"""

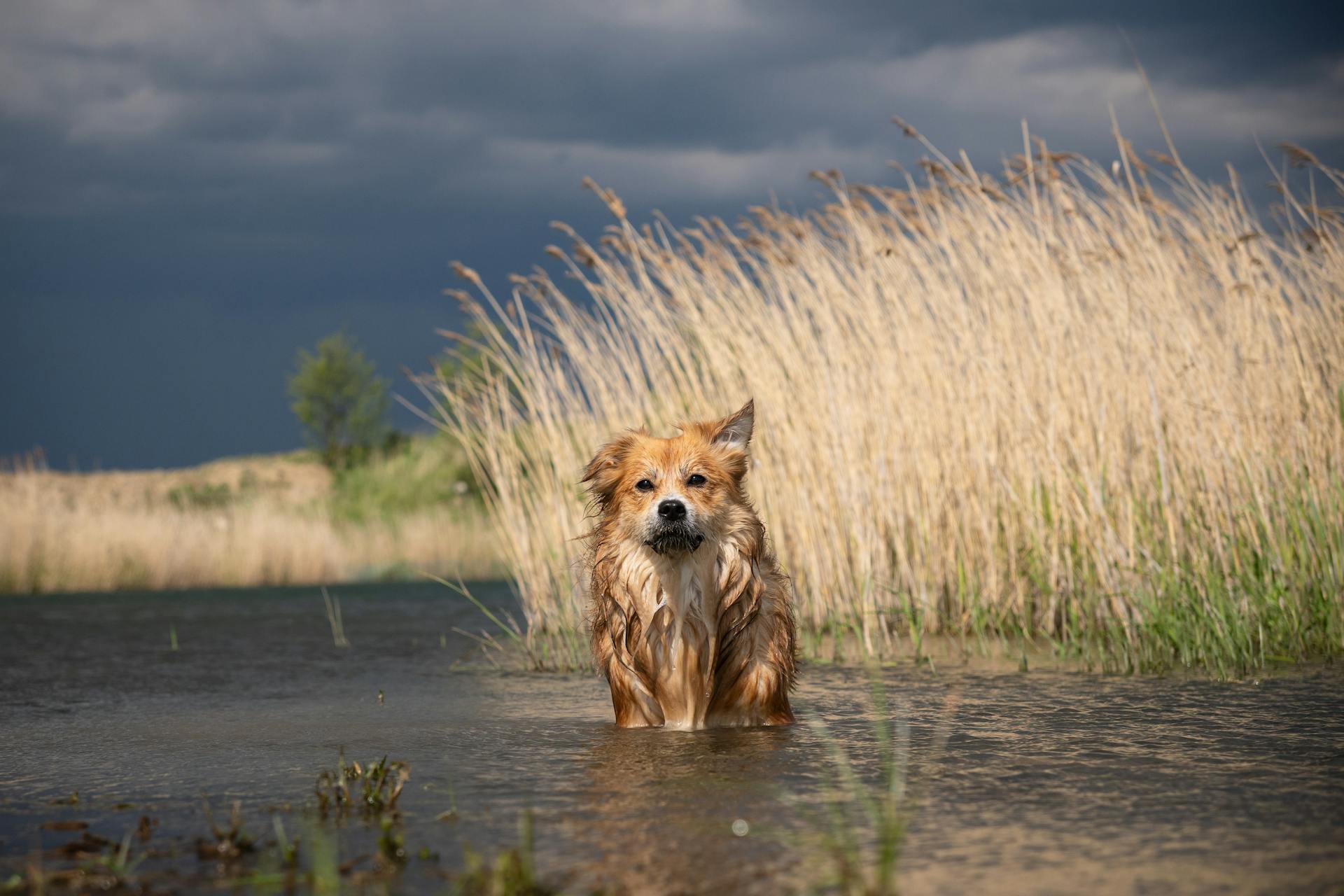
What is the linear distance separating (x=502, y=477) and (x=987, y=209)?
10.8ft

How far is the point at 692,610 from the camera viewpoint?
14.6 ft

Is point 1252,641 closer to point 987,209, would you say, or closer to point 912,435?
point 912,435

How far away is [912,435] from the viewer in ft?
23.4

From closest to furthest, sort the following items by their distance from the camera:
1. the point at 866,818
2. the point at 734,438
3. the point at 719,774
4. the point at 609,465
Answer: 1. the point at 866,818
2. the point at 719,774
3. the point at 609,465
4. the point at 734,438

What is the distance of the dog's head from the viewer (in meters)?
4.20

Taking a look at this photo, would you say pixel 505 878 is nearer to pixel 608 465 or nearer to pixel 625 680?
pixel 625 680

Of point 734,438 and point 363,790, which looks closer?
point 363,790

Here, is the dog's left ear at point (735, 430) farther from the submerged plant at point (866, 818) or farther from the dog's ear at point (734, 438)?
the submerged plant at point (866, 818)

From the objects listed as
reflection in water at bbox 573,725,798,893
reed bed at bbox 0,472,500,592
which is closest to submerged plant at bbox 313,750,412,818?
reflection in water at bbox 573,725,798,893

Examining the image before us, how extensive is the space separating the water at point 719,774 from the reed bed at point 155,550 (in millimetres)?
9640

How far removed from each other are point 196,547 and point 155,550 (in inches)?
23.4

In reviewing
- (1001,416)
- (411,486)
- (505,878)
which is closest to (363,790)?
(505,878)

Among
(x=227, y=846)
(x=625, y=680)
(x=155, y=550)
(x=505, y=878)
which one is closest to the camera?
(x=505, y=878)

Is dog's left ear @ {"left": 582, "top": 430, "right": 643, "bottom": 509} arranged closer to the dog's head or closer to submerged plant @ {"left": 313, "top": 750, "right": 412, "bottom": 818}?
the dog's head
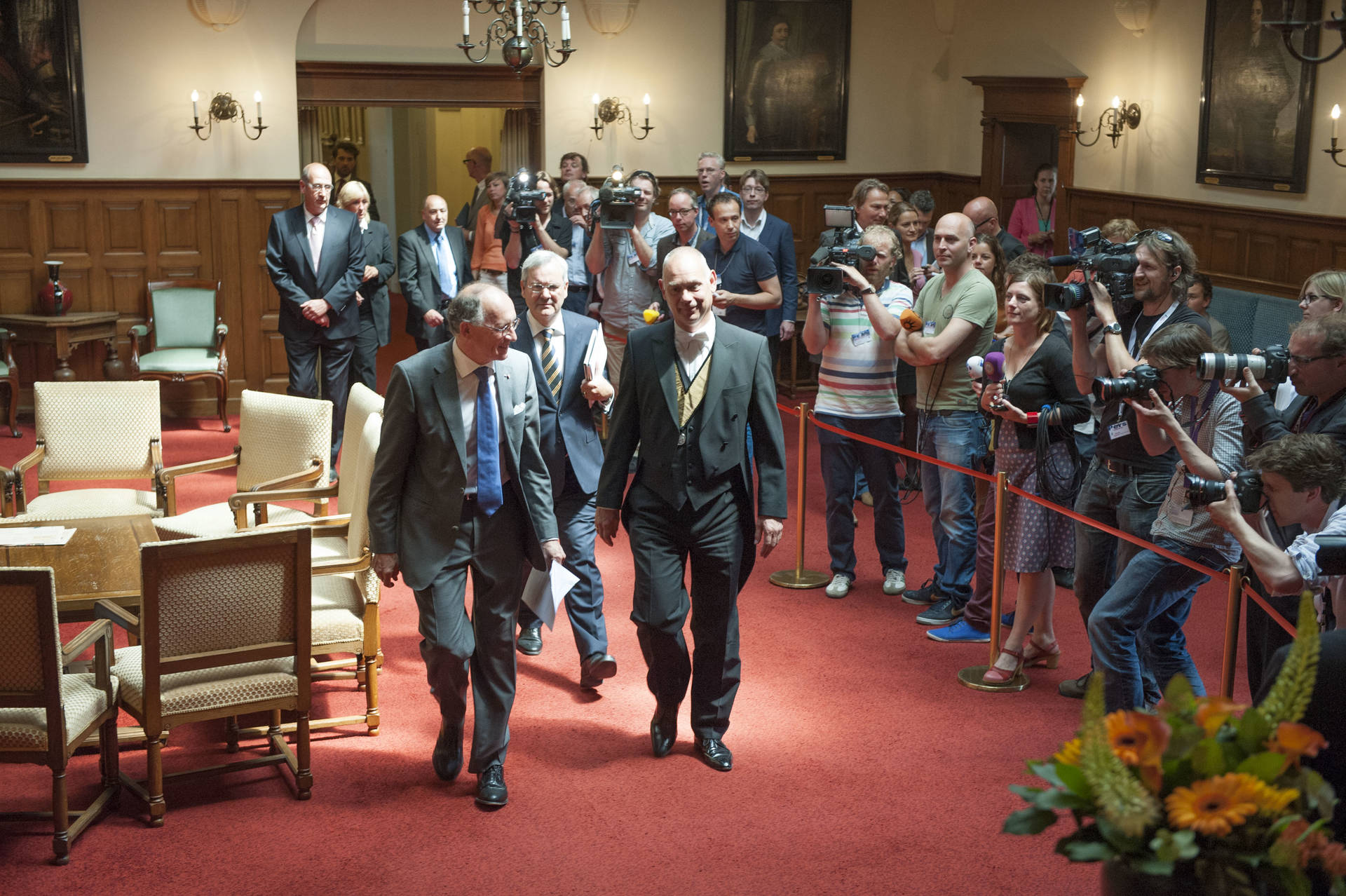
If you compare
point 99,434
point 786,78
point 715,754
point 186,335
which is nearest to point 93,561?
point 99,434

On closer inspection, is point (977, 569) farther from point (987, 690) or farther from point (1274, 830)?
point (1274, 830)

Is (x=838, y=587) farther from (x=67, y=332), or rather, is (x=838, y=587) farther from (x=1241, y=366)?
(x=67, y=332)

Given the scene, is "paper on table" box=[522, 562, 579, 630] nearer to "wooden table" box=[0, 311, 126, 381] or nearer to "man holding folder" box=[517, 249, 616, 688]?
"man holding folder" box=[517, 249, 616, 688]

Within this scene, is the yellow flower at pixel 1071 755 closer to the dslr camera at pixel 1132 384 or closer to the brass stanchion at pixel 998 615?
the dslr camera at pixel 1132 384

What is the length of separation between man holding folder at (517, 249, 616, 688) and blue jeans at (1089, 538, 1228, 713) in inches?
69.2

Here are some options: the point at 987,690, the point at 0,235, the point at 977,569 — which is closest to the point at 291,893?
the point at 987,690

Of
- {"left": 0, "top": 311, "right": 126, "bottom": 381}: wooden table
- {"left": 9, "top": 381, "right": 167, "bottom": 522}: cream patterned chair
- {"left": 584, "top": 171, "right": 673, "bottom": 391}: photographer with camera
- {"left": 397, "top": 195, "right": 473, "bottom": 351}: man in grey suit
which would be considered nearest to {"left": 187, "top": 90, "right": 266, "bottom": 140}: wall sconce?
{"left": 0, "top": 311, "right": 126, "bottom": 381}: wooden table

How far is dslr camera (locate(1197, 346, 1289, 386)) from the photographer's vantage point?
3725 mm

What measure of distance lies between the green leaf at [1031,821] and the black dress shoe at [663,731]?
2.52 metres

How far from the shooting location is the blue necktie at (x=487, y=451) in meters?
3.93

"""

_Task to complete_: Render each line of the records above as a JSON list of strings, one string per line, omitting blank lines and leaving the pictures out.

_Written solution_:
[
  "What is the linear distance separating (x=502, y=477) and (x=987, y=209)?",
  "10.8ft",
  "How far is the point at 692,610 from the camera viewpoint?",
  "14.6 ft",
  "Is point 1252,641 closer to point 987,209, would you say, or closer to point 912,435?",
  "point 912,435",
  "How far away is [912,435] from the viewer in ft?",
  "23.4",
  "From closest to furthest, sort the following items by their distance from the camera:",
  "1. the point at 866,818",
  "2. the point at 734,438",
  "3. the point at 719,774",
  "4. the point at 609,465",
  "Answer: 1. the point at 866,818",
  "2. the point at 719,774",
  "3. the point at 609,465",
  "4. the point at 734,438",
  "What is the distance of the dog's head from the viewer (in meters)?",
  "4.20",
  "Taking a look at this photo, would you say pixel 505 878 is nearer to pixel 608 465 or nearer to pixel 625 680?",
  "pixel 625 680",
  "Of point 734,438 and point 363,790, which looks closer?",
  "point 363,790",
  "Here, is the dog's left ear at point (735, 430) farther from the submerged plant at point (866, 818) or farther from the dog's ear at point (734, 438)?",
  "the submerged plant at point (866, 818)",
  "From the objects listed as",
  "reflection in water at bbox 573,725,798,893",
  "reed bed at bbox 0,472,500,592",
  "which is closest to submerged plant at bbox 313,750,412,818?",
  "reflection in water at bbox 573,725,798,893",
  "Examining the image before us, how extensive is the space separating the water at point 719,774 from the reed bed at point 155,550 (in millimetres)?",
  "9640",
  "How far removed from each other are point 196,547 and point 155,550 (in inches)?",
  "23.4",
  "In reviewing",
  "- (1001,416)",
  "- (411,486)",
  "- (505,878)",
  "which is closest to (363,790)?",
  "(505,878)",
  "Among",
  "(x=227, y=846)",
  "(x=625, y=680)",
  "(x=155, y=550)",
  "(x=505, y=878)",
  "which one is closest to the camera?",
  "(x=505, y=878)",
  "Is dog's left ear @ {\"left\": 582, \"top\": 430, \"right\": 643, \"bottom\": 509} arranged closer to the dog's head or closer to submerged plant @ {\"left\": 313, \"top\": 750, \"right\": 412, \"bottom\": 818}?",
  "the dog's head",
  "If you compare",
  "point 99,434",
  "point 786,78",
  "point 715,754",
  "point 186,335",
  "which is nearest to point 93,561?",
  "point 99,434",
  "On closer inspection, is point (977, 569) farther from point (987, 690) or farther from point (1274, 830)?",
  "point (1274, 830)",
  "Is (x=838, y=587) farther from (x=67, y=332), or rather, is (x=838, y=587) farther from (x=1241, y=366)?",
  "(x=67, y=332)",
  "Given the scene, is \"paper on table\" box=[522, 562, 579, 630] nearer to \"wooden table\" box=[0, 311, 126, 381] or nearer to \"man holding folder\" box=[517, 249, 616, 688]?",
  "\"man holding folder\" box=[517, 249, 616, 688]",
  "Within this scene, is the yellow flower at pixel 1071 755 closer to the dslr camera at pixel 1132 384 or closer to the brass stanchion at pixel 998 615?",
  "the dslr camera at pixel 1132 384",
  "What is the length of separation between man holding folder at (517, 249, 616, 688) and blue jeans at (1089, 538, 1228, 713) in inches?",
  "69.2",
  "Here are some options: the point at 987,690, the point at 0,235, the point at 977,569 — which is closest to the point at 291,893?",
  "the point at 987,690",
  "Of",
  "- {\"left\": 0, \"top\": 311, \"right\": 126, \"bottom\": 381}: wooden table",
  "- {\"left\": 9, \"top\": 381, \"right\": 167, \"bottom\": 522}: cream patterned chair",
  "- {\"left\": 584, \"top\": 171, \"right\": 673, \"bottom\": 391}: photographer with camera",
  "- {\"left\": 397, \"top\": 195, \"right\": 473, \"bottom\": 351}: man in grey suit",
  "which would be considered nearest to {\"left\": 187, \"top\": 90, \"right\": 266, \"bottom\": 140}: wall sconce?",
  "{\"left\": 0, \"top\": 311, \"right\": 126, \"bottom\": 381}: wooden table",
  "How far is dslr camera (locate(1197, 346, 1289, 386)) from the photographer's vantage point?",
  "3725 mm",
  "What measure of distance lies between the green leaf at [1031,821] and the black dress shoe at [663,731]?",
  "2.52 metres",
  "How far from the shooting location is the blue necktie at (x=487, y=451) in meters?",
  "3.93"
]